Description of the task » Below are entries; copy exactly the lines from the one with "scientific name: Trichosurus vulpecula" through the one with "scientific name: Connochaetes taurinus", both included, and leave out the rest.

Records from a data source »
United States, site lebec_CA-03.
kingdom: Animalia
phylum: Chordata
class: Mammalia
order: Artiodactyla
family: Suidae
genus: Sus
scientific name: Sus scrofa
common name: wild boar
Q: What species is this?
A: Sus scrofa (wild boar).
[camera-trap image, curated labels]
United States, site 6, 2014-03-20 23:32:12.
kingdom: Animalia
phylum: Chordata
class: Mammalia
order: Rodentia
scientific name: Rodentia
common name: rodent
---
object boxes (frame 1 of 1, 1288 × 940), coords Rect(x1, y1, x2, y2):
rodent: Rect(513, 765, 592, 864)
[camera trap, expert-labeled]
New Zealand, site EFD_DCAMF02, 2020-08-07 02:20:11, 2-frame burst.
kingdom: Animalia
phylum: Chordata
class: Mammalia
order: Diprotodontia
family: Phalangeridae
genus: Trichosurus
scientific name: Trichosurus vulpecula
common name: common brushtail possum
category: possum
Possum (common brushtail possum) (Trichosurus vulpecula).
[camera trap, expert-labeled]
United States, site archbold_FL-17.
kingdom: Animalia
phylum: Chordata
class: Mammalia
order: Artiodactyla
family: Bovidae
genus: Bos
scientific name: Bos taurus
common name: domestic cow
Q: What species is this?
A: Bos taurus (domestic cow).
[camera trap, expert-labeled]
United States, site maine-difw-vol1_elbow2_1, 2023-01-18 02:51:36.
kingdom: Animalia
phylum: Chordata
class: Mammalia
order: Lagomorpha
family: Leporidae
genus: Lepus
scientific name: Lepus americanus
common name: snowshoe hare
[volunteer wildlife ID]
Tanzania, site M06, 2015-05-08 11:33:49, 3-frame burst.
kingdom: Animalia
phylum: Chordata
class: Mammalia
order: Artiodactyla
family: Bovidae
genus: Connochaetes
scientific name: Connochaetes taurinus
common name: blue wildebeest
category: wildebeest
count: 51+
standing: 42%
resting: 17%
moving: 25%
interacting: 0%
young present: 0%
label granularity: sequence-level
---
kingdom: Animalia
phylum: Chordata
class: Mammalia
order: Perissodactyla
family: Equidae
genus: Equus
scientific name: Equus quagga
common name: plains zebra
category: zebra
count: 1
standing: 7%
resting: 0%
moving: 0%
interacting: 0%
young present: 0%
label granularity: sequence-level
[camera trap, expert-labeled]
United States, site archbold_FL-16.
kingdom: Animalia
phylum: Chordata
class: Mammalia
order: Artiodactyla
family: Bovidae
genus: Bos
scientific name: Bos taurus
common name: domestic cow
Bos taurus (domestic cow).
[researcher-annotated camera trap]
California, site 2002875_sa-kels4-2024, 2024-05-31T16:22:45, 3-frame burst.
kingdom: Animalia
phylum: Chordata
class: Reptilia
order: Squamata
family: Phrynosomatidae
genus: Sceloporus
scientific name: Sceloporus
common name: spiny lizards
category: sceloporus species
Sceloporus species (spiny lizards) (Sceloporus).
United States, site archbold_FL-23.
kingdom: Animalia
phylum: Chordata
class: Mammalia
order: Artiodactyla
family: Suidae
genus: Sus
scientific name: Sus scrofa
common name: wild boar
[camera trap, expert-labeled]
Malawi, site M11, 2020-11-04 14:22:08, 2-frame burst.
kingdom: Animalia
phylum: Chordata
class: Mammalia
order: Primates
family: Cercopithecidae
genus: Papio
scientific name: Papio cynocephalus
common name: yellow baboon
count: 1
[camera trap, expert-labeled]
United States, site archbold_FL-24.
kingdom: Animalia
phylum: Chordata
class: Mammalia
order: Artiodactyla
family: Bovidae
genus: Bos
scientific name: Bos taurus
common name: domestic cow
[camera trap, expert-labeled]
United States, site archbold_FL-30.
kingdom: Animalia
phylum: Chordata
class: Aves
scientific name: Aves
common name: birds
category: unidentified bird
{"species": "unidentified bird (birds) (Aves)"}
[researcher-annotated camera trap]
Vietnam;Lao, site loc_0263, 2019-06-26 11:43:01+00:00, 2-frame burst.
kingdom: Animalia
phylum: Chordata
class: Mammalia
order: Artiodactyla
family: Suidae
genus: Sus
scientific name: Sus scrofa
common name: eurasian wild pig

Output »
scientific name: Trichosurus vulpecula
common name: common brushtail possum
category: possum
Possum (common brushtail possum) (Trichosurus vulpecula).
[camera trap, expert-labeled]
United States, site archbold_FL-17.
kingdom: Animalia
phylum: Chordata
class: Mammalia
order: Artiodactyla
family: Bovidae
genus: Bos
scientific name: Bos taurus
common name: domestic cow
Q: What species is this?
A: Bos taurus (domestic cow).
[camera trap, expert-labeled]
United States, site maine-difw-vol1_elbow2_1, 2023-01-18 02:51:36.
kingdom: Animalia
phylum: Chordata
class: Mammalia
order: Lagomorpha
family: Leporidae
genus: Lepus
scientific name: Lepus americanus
common name: snowshoe hare
[volunteer wildlife ID]
Tanzania, site M06, 2015-05-08 11:33:49, 3-frame burst.
kingdom: Animalia
phylum: Chordata
class: Mammalia
order: Artiodactyla
family: Bovidae
genus: Connochaetes
scientific name: Connochaetes taurinus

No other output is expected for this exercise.